PROBLEM REQUIREMENTS » Turn the stretch of the entries from the line containing "The image before" through the end of the entries into a Markdown table with the columns Row and Line. Number each line in Row, put its text in Line, and leave out blank lines.

RECORDS FOR THIS TASK »
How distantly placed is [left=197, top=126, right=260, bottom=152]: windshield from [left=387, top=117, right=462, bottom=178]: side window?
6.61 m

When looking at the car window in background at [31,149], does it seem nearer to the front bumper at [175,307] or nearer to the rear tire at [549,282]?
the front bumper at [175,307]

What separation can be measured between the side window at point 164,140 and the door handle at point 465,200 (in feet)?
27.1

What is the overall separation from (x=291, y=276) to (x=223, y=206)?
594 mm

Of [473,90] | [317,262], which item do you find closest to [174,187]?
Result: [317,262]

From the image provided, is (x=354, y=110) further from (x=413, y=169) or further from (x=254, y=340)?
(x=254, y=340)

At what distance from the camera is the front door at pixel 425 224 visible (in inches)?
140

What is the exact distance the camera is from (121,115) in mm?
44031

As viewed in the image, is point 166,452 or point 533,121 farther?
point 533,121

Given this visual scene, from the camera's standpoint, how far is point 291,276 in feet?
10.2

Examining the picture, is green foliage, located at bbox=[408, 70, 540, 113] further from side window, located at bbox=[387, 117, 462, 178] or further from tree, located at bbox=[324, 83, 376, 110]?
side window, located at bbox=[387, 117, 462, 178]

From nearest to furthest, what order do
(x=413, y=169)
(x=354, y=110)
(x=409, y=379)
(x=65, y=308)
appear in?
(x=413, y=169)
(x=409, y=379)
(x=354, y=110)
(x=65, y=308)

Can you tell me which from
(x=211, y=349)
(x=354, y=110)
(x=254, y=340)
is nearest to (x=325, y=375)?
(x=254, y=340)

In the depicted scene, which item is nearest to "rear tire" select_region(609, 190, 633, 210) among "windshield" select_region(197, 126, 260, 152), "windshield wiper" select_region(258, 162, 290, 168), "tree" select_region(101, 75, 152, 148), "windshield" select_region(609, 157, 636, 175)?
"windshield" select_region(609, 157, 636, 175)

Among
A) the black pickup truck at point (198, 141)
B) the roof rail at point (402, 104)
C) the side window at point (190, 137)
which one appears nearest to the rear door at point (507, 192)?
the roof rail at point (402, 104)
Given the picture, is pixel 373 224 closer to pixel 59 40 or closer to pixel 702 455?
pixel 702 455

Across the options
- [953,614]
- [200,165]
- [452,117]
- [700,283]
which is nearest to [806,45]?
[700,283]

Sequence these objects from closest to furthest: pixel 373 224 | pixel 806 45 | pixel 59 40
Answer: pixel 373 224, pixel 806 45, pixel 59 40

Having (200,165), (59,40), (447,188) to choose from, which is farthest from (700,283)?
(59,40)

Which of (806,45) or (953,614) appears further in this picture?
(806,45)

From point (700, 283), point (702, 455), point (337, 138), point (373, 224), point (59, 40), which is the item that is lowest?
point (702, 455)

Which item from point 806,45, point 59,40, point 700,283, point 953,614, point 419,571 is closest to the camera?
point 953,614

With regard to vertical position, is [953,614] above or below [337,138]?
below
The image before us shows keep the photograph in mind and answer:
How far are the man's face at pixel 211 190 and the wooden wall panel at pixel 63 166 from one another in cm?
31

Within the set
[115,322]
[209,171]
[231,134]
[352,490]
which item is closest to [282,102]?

WRITTEN REPLY »
| Row | Line |
|---|---|
| 1 | The image before us shows keep the photograph in mind and answer: |
| 2 | How far are the man's face at pixel 211 190 and the wooden wall panel at pixel 63 166 from one another in cm? |
| 3 | 31 |
| 4 | Within the set |
| 5 | [115,322] |
| 6 | [209,171] |
| 7 | [231,134] |
| 8 | [352,490] |
| 9 | which item is closest to [282,102]? |